My research has included careful analysis of every microfilm copy of the Zephyrhills News (previously known as the Pasco Free Press and Zephyrhills Colonist). My thanks to the Zephyrhills Library for allowing me to spend nearly every Saturday morning of the calendar year of 2007 in this endeavor. As I reviewed the newspapers, I felt a need to share the many vignettes and stories. I often found myself chuckling aloud or wiping a tear as I read about the victories, the successes, the changes, the growth and the tragedies that shaped the life of the school and its community.
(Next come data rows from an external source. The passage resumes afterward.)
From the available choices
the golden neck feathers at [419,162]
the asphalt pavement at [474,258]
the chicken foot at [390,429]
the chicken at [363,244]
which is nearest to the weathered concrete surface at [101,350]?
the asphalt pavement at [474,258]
I made excursions to the Pioneer Museum in Dade City where Carolyn Falls assisted me in reviewing all of their archives. Margaret Seppanen allowed me access to the complete Zephyrhills Depot Museum collection on the schools. Archives of the St. Petersburg Times also were invaluable. Rosemary Wallace Trottman’s Book, The History of Zephyrhills, tied many pieces together as did the continual consultation of historian, Jeff Miller, from the fivay project. I reviewed every available ZHS yearbook (first published in 1946).
I am touched by the many people who shaped this school. As a new teacher in 1974 at ZHS, I remember that Gail Reynolds and I were quite unique on the faculty in our youth and were enthralled with the many role models at ZHS. I can recall Mr. Ernest Kretschmar officially checking out my textbooks to me as a new teacher. Betty Hall took care of all of us as the ZHS librarian. The wisdom of James E. Davis, Raymond Stewart, and the phenomenal teachers—Jim Bailey, Don Woods, Dale Palmer, Caroline Marlette, Dave Camper, Stan Kendrick, Cathy Micheau Rapp, Terry Turner, Idel Lane, Judy Mason, Betty Jo Hyder, and so many more—literally shaped my life and continue daily to serve as inspirations to me. My mentor, Dr. Mary Giella, was also a guiding force and although not a faculty member of ZHS (rather a leader of Pasco) and always a keeper of history and tradition, she had a profound affect upon its growth and development. Thanks to the following who answered questions and contributed information along the way:
Disclaimer: My goal in compiling the history was to capture key events within the context of the time. I did not graduate form Zephyrhills High but taught there for seven years and in the surrounding schools and district office for another 23 years. I also worked in each of the Zephyrhills schools—a distinction that I don’t believe anyone else possesses. My husband’s tenure at ZHS is for 35 years and 2 of our children graduated from there. Our tenure collectively is 73 years so I hope this qualifies me to comment. My attempt has been to be as inclusive as possible—to capture student life, parent involvement, activities and sports, to give the reader a snippet of life in each decade. I have also tried to be objective and include what I found. The school is a sum of all its stakeholders and I believe all of the thousands of students have contributed to what it has become today.